Objetivo da tarefa: Reescreva os dados abaixo trocando "paved road" por "asphalt road" e deixando todo o resto exatamente igual.

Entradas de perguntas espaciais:

******************************

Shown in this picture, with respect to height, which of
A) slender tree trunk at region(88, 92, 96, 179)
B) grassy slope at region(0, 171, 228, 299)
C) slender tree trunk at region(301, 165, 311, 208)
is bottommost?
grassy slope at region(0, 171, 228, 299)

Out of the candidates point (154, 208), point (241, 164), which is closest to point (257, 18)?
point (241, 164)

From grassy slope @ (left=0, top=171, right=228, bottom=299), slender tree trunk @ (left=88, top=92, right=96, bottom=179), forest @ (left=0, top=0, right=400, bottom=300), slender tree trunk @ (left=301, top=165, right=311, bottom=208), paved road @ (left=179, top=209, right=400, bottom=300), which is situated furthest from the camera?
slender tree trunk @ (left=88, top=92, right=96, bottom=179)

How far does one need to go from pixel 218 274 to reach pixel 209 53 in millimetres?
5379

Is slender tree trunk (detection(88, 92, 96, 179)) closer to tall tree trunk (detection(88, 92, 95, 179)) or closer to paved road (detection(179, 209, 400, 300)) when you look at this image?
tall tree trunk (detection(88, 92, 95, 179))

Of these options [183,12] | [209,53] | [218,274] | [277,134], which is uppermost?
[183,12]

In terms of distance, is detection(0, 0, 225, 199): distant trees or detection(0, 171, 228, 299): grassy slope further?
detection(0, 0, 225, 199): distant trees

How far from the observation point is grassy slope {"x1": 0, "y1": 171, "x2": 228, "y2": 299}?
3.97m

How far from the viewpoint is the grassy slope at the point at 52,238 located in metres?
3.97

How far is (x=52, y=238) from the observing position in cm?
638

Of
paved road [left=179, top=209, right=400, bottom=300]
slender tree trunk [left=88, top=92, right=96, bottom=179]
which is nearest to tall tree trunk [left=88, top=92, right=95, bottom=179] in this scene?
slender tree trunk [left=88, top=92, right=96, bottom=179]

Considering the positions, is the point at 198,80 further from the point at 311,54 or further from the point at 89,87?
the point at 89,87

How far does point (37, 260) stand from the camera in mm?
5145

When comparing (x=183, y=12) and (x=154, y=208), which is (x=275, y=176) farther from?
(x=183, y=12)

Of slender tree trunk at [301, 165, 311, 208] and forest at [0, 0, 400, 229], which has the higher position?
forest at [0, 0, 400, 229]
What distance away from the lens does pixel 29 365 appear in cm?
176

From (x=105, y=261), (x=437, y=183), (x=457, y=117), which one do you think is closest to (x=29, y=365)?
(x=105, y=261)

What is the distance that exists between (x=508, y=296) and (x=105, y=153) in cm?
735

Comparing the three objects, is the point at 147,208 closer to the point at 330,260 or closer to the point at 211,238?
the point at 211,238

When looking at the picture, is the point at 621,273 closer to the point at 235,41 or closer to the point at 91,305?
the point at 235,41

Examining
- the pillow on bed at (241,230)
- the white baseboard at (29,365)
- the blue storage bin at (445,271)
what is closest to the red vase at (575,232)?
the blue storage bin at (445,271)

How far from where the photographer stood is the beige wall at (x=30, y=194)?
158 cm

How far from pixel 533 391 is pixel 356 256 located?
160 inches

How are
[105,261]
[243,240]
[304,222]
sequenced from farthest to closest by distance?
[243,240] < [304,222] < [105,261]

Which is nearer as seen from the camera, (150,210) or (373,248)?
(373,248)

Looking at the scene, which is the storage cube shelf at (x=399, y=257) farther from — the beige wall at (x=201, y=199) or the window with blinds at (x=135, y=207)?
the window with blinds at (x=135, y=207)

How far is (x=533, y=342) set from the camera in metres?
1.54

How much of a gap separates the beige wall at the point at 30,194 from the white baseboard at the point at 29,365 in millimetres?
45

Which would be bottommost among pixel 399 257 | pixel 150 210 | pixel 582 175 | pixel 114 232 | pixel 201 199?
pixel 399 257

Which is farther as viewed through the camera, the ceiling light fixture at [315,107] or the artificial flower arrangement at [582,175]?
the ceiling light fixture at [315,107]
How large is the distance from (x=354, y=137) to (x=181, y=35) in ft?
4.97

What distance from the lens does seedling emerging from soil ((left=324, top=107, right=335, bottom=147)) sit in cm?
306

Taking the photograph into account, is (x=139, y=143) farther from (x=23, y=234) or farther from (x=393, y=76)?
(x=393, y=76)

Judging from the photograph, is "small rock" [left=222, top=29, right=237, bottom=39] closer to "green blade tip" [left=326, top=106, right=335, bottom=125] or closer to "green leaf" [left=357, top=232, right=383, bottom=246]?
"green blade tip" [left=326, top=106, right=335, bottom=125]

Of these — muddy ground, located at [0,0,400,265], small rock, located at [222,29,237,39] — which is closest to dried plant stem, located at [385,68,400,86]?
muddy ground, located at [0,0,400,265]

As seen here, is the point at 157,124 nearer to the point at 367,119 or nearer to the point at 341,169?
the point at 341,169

******************************

Resposta final:
Shown in this picture, with respect to height, which of
A) slender tree trunk at region(88, 92, 96, 179)
B) grassy slope at region(0, 171, 228, 299)
C) slender tree trunk at region(301, 165, 311, 208)
is bottommost?
grassy slope at region(0, 171, 228, 299)

Out of the candidates point (154, 208), point (241, 164), which is closest to point (257, 18)?
point (241, 164)

From grassy slope @ (left=0, top=171, right=228, bottom=299), slender tree trunk @ (left=88, top=92, right=96, bottom=179), forest @ (left=0, top=0, right=400, bottom=300), slender tree trunk @ (left=301, top=165, right=311, bottom=208), asphalt road @ (left=179, top=209, right=400, bottom=300), which is situated furthest from the camera?
slender tree trunk @ (left=88, top=92, right=96, bottom=179)

How far does one need to go from pixel 218 274 to reach pixel 209 53 in millimetres?
5379

Is slender tree trunk (detection(88, 92, 96, 179)) closer to tall tree trunk (detection(88, 92, 95, 179)) or closer to asphalt road (detection(179, 209, 400, 300)) when you look at this image?
tall tree trunk (detection(88, 92, 95, 179))

Of these options [183,12] | [209,53] | [218,274] | [277,134], which is uppermost?
[183,12]

In terms of distance, is detection(0, 0, 225, 199): distant trees or detection(0, 171, 228, 299): grassy slope further?
detection(0, 0, 225, 199): distant trees

How far from the observation point is grassy slope {"x1": 0, "y1": 171, "x2": 228, "y2": 299}?
3.97m

How far from the viewpoint is the grassy slope at the point at 52,238 located in metres?
3.97

How far is (x=52, y=238) from the observing position in cm?
638

Of
asphalt road [left=179, top=209, right=400, bottom=300]
slender tree trunk [left=88, top=92, right=96, bottom=179]
which is nearest to tall tree trunk [left=88, top=92, right=95, bottom=179] in this scene?
slender tree trunk [left=88, top=92, right=96, bottom=179]

Considering the positions, is the point at 198,80 further from the point at 311,54 or further from the point at 89,87?
the point at 89,87

How far does point (37, 260) stand from the camera in mm?
5145

When comparing (x=183, y=12) and (x=154, y=208), which is (x=275, y=176) farther from?
(x=183, y=12)

Of slender tree trunk at [301, 165, 311, 208] and forest at [0, 0, 400, 229], which has the higher position?
forest at [0, 0, 400, 229]
What distance away from the lens does pixel 29 365 appear in cm?
176

From (x=105, y=261), (x=437, y=183), (x=457, y=117), which one do you think is closest to (x=29, y=365)?
(x=105, y=261)

What is the distance that exists between (x=508, y=296) and (x=105, y=153) in cm?
735

Comparing the three objects, is the point at 147,208 closer to the point at 330,260 or closer to the point at 211,238?
the point at 211,238

When looking at the picture, is the point at 621,273 closer to the point at 235,41 or closer to the point at 91,305?
the point at 235,41

Examining
- the pillow on bed at (241,230)
- the white baseboard at (29,365)
- the blue storage bin at (445,271)
what is closest to the red vase at (575,232)?
the blue storage bin at (445,271)

How far from where the photographer stood is the beige wall at (x=30, y=194)?
158 cm

How far from pixel 533 391 is pixel 356 256 located?
160 inches

How are
[105,261]
[243,240]
[304,222]
sequenced from farthest to closest by distance?
[243,240] < [304,222] < [105,261]

Which is nearer as seen from the camera, (150,210) or (373,248)?
(373,248)

Looking at the scene, which is the storage cube shelf at (x=399, y=257) farther from — the beige wall at (x=201, y=199) or the window with blinds at (x=135, y=207)?
the window with blinds at (x=135, y=207)

How far is (x=533, y=342) set from the camera in metres?
1.54

How much of a gap separates the beige wall at the point at 30,194 from the white baseboard at the point at 29,365 in millimetres?
45

Which would be bottommost among pixel 399 257 | pixel 150 210 | pixel 582 175 | pixel 114 232 | pixel 201 199?
pixel 399 257

Which is farther as viewed through the camera, the ceiling light fixture at [315,107] or the artificial flower arrangement at [582,175]?
the ceiling light fixture at [315,107]
How large is the distance from (x=354, y=137) to (x=181, y=35) in ft?
4.97

What distance from the lens does seedling emerging from soil ((left=324, top=107, right=335, bottom=147)) sit in cm?
306

Taking the photograph into account, is (x=139, y=143) farther from (x=23, y=234) or farther from (x=393, y=76)?
(x=393, y=76)

Judging from the photograph, is "small rock" [left=222, top=29, right=237, bottom=39] closer to "green blade tip" [left=326, top=106, right=335, bottom=125] or closer to "green leaf" [left=357, top=232, right=383, bottom=246]?
"green blade tip" [left=326, top=106, right=335, bottom=125]

Of these — muddy ground, located at [0,0,400,265], small rock, located at [222,29,237,39] — which is closest to dried plant stem, located at [385,68,400,86]?
muddy ground, located at [0,0,400,265]

As seen here, is the point at 157,124 nearer to the point at 367,119 or nearer to the point at 341,169?
the point at 341,169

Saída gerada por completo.